[Short problem] Copy the records below exactly as they are written.
******************************
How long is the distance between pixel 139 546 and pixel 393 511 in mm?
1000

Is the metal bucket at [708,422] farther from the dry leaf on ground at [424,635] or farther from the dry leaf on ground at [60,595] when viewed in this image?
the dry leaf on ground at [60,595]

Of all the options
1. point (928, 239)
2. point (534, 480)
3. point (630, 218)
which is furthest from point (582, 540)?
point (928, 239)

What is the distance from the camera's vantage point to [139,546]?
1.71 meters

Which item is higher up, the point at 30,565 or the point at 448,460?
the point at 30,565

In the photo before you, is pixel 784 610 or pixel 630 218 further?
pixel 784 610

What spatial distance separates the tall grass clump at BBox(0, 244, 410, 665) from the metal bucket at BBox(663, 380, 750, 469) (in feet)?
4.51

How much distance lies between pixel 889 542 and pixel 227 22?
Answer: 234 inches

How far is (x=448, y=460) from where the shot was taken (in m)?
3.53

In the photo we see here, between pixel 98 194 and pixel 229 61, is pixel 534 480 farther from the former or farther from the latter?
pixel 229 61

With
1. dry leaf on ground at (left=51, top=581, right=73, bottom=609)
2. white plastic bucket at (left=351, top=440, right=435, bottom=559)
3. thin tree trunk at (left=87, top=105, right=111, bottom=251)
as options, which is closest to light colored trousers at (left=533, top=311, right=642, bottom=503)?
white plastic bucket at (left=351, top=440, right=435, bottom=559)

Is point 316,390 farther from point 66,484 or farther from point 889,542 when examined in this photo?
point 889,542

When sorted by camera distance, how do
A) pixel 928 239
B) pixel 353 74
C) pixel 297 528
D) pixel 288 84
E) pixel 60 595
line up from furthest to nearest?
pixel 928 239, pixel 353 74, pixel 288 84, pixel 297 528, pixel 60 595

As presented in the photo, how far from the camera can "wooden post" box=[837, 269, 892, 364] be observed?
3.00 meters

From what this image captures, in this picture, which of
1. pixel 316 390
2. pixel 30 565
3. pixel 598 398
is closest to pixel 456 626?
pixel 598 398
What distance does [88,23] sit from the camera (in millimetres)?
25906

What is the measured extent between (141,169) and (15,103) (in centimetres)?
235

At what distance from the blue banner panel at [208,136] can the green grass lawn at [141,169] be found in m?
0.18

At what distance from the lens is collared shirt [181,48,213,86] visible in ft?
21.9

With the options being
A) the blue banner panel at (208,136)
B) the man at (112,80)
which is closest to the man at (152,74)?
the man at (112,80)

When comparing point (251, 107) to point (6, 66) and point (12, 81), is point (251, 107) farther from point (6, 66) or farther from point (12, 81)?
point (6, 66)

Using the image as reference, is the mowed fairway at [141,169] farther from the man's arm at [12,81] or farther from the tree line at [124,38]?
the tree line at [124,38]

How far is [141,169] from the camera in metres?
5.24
******************************
[The completed task]
How long is the distance between pixel 139 546 and pixel 393 511 in mm?
1000

Is the metal bucket at [708,422] farther from the dry leaf on ground at [424,635] or farther from the dry leaf on ground at [60,595] when viewed in this image?
the dry leaf on ground at [60,595]

Of all the options
1. point (928, 239)
2. point (534, 480)
3. point (630, 218)
which is furthest from point (582, 540)?
point (928, 239)

What is the distance from the camera's vantage point to [139,546]?
1.71 meters

Which item is higher up, the point at 30,565 or the point at 448,460?
the point at 30,565

In the photo before you, is pixel 784 610 or pixel 630 218 further?
pixel 784 610

What spatial distance separates the tall grass clump at BBox(0, 244, 410, 665) from the metal bucket at BBox(663, 380, 750, 469) (in feet)?
4.51

How much distance lies between pixel 889 542 and pixel 227 22?
Answer: 234 inches

How far is (x=448, y=460) from where the shot was taken (in m)?
3.53

In the photo we see here, between pixel 98 194 and pixel 229 61, is pixel 534 480 farther from the former or farther from the latter?
pixel 229 61

With
1. dry leaf on ground at (left=51, top=581, right=73, bottom=609)
2. white plastic bucket at (left=351, top=440, right=435, bottom=559)
3. thin tree trunk at (left=87, top=105, right=111, bottom=251)
as options, which is closest to light colored trousers at (left=533, top=311, right=642, bottom=503)?
white plastic bucket at (left=351, top=440, right=435, bottom=559)

Is point 316,390 farther from point 66,484 or farther from point 889,542 when examined in this photo?
point 889,542

When sorted by camera distance, how do
A) pixel 928 239
B) pixel 353 74
C) pixel 297 528
D) pixel 288 84
E) pixel 60 595
line up from furthest to nearest?
pixel 928 239, pixel 353 74, pixel 288 84, pixel 297 528, pixel 60 595

As presented in the photo, how far from the camera can "wooden post" box=[837, 269, 892, 364] be observed?
3.00 meters

From what this image captures, in this picture, which of
1. pixel 316 390
2. pixel 30 565
3. pixel 598 398
is closest to pixel 456 626?
pixel 598 398
What distance does [88,23] sit from the camera (in millimetres)?
25906

What is the measured extent between (141,169) and (15,103) (in centimetres)?
235

At what distance from the blue banner panel at [208,136] can the green grass lawn at [141,169] be found in m?
0.18

At what distance from the lens is collared shirt [181,48,213,86] visible in ft?
21.9

With the options being
A) the blue banner panel at (208,136)
B) the man at (112,80)
which is closest to the man at (152,74)?
the man at (112,80)

When comparing point (251, 107) to point (6, 66) and point (12, 81), is point (251, 107) farther from point (6, 66) or farther from point (12, 81)?
point (6, 66)

Using the image as reference, is the mowed fairway at [141,169] farther from the man's arm at [12,81] or farther from the tree line at [124,38]?
the tree line at [124,38]

How far is [141,169] from the camera in metres?
5.24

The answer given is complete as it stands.